(Page-level text extractions)
- - - - -
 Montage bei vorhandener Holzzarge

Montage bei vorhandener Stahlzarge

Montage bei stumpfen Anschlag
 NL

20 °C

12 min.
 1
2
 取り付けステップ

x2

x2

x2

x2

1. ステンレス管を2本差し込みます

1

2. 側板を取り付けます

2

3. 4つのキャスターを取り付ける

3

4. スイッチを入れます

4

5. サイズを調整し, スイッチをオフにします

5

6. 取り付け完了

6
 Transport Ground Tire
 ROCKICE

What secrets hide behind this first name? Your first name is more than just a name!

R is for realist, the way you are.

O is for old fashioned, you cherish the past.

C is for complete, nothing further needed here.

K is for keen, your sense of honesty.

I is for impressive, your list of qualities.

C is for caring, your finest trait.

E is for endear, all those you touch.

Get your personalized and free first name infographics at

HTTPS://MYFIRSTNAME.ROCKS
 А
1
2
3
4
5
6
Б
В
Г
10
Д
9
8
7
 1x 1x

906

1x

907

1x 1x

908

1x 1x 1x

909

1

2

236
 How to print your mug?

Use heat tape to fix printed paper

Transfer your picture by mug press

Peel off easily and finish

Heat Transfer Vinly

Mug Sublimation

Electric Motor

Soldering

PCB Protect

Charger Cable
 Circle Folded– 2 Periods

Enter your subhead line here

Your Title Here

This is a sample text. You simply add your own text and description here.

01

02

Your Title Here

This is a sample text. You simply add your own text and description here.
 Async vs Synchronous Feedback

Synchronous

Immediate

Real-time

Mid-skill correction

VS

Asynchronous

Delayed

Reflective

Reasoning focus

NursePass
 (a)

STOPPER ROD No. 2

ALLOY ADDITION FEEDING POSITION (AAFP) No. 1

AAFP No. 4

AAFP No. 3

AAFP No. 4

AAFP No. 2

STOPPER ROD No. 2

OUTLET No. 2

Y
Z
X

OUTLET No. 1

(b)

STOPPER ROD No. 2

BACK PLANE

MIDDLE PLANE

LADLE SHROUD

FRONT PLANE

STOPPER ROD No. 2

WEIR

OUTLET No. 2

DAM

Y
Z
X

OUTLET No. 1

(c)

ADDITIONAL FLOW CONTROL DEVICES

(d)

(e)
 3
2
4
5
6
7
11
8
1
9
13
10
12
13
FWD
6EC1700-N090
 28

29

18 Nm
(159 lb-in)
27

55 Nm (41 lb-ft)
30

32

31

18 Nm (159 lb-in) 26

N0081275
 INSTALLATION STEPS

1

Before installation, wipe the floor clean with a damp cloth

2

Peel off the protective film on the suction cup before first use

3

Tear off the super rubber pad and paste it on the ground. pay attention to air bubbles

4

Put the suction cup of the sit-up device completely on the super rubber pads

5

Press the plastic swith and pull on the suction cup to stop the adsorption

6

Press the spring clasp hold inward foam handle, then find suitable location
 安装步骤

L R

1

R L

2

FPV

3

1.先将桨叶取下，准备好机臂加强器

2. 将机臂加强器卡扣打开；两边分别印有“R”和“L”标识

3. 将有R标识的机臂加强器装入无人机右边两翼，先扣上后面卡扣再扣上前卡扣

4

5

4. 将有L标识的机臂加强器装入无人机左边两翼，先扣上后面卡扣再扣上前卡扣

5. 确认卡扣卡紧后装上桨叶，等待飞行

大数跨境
- - - - -
Write out all the records above one more time, exactly.

 Montage bei vorhandener Holzzarge

Montage bei vorhandener Stahlzarge

Montage bei stumpfen Anschlag
 NL

20 °C

12 min.
 1
2
 取り付けステップ

x2

x2

x2

x2

1. ステンレス管を2本差し込みます

1

2. 側板を取り付けます

2

3. 4つのキャスターを取り付ける

3

4. スイッチを入れます

4

5. サイズを調整し, スイッチをオフにします

5

6. 取り付け完了

6
 Transport Ground Tire
 ROCKICE

What secrets hide behind this first name? Your first name is more than just a name!

R is for realist, the way you are.

O is for old fashioned, you cherish the past.

C is for complete, nothing further needed here.

K is for keen, your sense of honesty.

I is for impressive, your list of qualities.

C is for caring, your finest trait.

E is for endear, all those you touch.

Get your personalized and free first name infographics at

HTTPS://MYFIRSTNAME.ROCKS
 А
1
2
3
4
5
6
Б
В
Г
10
Д
9
8
7
 1x 1x

906

1x

907

1x 1x

908

1x 1x 1x

909

1

2

236
 How to print your mug?

Use heat tape to fix printed paper

Transfer your picture by mug press

Peel off easily and finish

Heat Transfer Vinly

Mug Sublimation

Electric Motor

Soldering

PCB Protect

Charger Cable
 Circle Folded– 2 Periods

Enter your subhead line here

Your Title Here

This is a sample text. You simply add your own text and description here.

01

02

Your Title Here

This is a sample text. You simply add your own text and description here.
 Async vs Synchronous Feedback

Synchronous

Immediate

Real-time

Mid-skill correction

VS

Asynchronous

Delayed

Reflective

Reasoning focus

NursePass
 (a)

STOPPER ROD No. 2

ALLOY ADDITION FEEDING POSITION (AAFP) No. 1

AAFP No. 4

AAFP No. 3

AAFP No. 4

AAFP No. 2

STOPPER ROD No. 2

OUTLET No. 2

Y
Z
X

OUTLET No. 1

(b)

STOPPER ROD No. 2

BACK PLANE

MIDDLE PLANE

LADLE SHROUD

FRONT PLANE

STOPPER ROD No. 2

WEIR

OUTLET No. 2

DAM

Y
Z
X

OUTLET No. 1

(c)

ADDITIONAL FLOW CONTROL DEVICES

(d)

(e)
 3
2
4
5
6
7
11
8
1
9
13
10
12
13
FWD
6EC1700-N090
 28

29

18 Nm
(159 lb-in)
27

55 Nm (41 lb-ft)
30

32

31

18 Nm (159 lb-in) 26

N0081275
 INSTALLATION STEPS

1

Before installation, wipe the floor clean with a damp cloth

2

Peel off the protective film on the suction cup before first use

3

Tear off the super rubber pad and paste it on the ground. pay attention to air bubbles

4

Put the suction cup of the sit-up device completely on the super rubber pads

5

Press the plastic swith and pull on the suction cup to stop the adsorption

6

Press the spring clasp hold inward foam handle, then find suitable location
 安装步骤

L R

1

R L

2

FPV

3

1.先将桨叶取下，准备好机臂加强器

2. 将机臂加强器卡扣打开；两边分别印有“R”和“L”标识

3. 将有R标识的机臂加强器装入无人机右边两翼，先扣上后面卡扣再扣上前卡扣

4

5

4. 将有L标识的机臂加强器装入无人机左边两翼，先扣上后面卡扣再扣上前卡扣

5. 确认卡扣卡紧后装上桨叶，等待飞行

大数跨境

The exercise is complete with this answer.